The results of LU and LL in a nutshell
LU evaluates 100 year fluctuations only – over a period of 2000 years. LU finds that those fluctuations (∆/σ)i exceed the value of 2 very often and sometimes even of 4. ∆ is the rise of the backward 100-year linear regression line through the temperatures Ti-99, …,Ti, σ is the standard deviation around the lines, and i counts the years. See for this the left panel of Figure 6 in LU. In contrast, for the instrumental records the value of 2 is roughly kept, see Figure 3 of LU. As a consequence, the 100 year fluctuation of the 20th century compared with the climate history 2000 years back has to be assessed as quite normal. Under the restrictions of LU – only 100 year temperature fluctuations, the use of proxies, and only five long-term instrumental records – the results contradict an unusual forcing in the 20th century as a rather modest conclusion. Unfortunately more instrumental records that go back further than 230 years are not available.
LL follows a different strategy. Here a large quantity of 100 year and two 50 year long records are analyzed under the question “how natural are their courses”. With the advanced method of  and  LL found naturalness at a high percentage. The most important results of LL is that the UHI and a stronger warming with the station elevation are verified. To our knowledge the latter phenomenon was never observed in the literature before, except for a short remark about the strong warming of three mountain stations (Zugspitze – Germany, Säntis – Switzerland and Sonnblick – Austria). LL evaluates the probabilities for the ‘naturalness’ of the 20th cenrtury warming and does not at all exclude additional warming by anthropogenic CO2. However, the applied method cannot distinguish for this additional part between CO2 and many other possible forcings. The results of LL are roughly compatible with the known climate sensitivity of the CO2 without feedback of about 1 °C. Also in an earlier paper of Link and Lüdecke – not discussed here – the same was concluded. However, LL cannot find any indication of a feedback, i.e. a higher climate sensitivity of the CO2 as the assumed 1 °C.
What do we judge as the strongest shortcoming of LL and all the papers about “global” records?
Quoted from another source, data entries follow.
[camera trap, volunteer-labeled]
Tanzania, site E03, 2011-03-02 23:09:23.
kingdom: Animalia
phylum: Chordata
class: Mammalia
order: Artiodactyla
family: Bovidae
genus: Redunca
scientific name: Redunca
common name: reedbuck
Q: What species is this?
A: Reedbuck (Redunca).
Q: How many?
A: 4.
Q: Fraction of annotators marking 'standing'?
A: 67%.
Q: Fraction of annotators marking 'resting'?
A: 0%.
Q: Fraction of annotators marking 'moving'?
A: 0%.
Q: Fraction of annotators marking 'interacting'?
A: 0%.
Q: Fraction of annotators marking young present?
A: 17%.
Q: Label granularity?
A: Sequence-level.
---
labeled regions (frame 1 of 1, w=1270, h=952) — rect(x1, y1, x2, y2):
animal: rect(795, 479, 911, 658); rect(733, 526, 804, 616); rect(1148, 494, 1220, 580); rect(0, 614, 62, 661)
Clearly the extremely unequal station density over the Earth. We did not make any attempt to correct this and are quite aware of this deficit of the available local stations. Further we argue that global records are not the feasable tool to examine global temperatures. The too high HURST exponents of global records and their too small standard deviations make them inapplicable for DFA. Until now we have no idea how to solve the problem of the extremely unequal station density over the Earth.
Why we did not apply general error estimations?
We applied error bars only in Figure 10 of LL because here the usual frequency error estimation could be applied. Further, we noted an error of ± 0.2 for the evaluation of the HURST exponents in LU page 13 last section. However, we did not make error estimates of the further analyses for the following reason. The errors that are statistical, systematic, and caused by the changing environment conditions of the screens at the individual stations are desperately unknown and scatter widely. As a consequence, a correct error evaluation would by far exceed the scope of our papers. Looking at the literature concerning temperature analyses with DFA one finds hardly papers that try appropriate error estimates.
JC comment: This post is a response to the comments on the previous three threads. I have edited the post slightly for clarity. Guest posts reflect the opinions only of the guest posters. The presence of a guest post at Climate Etc. reflects my judgement that the topic is of interest to the participants here, and does not imply any endorsement by me of the analyses/ideas presented in the post.
Moderation note: this is a technical thread and comments will be moderated for relevance.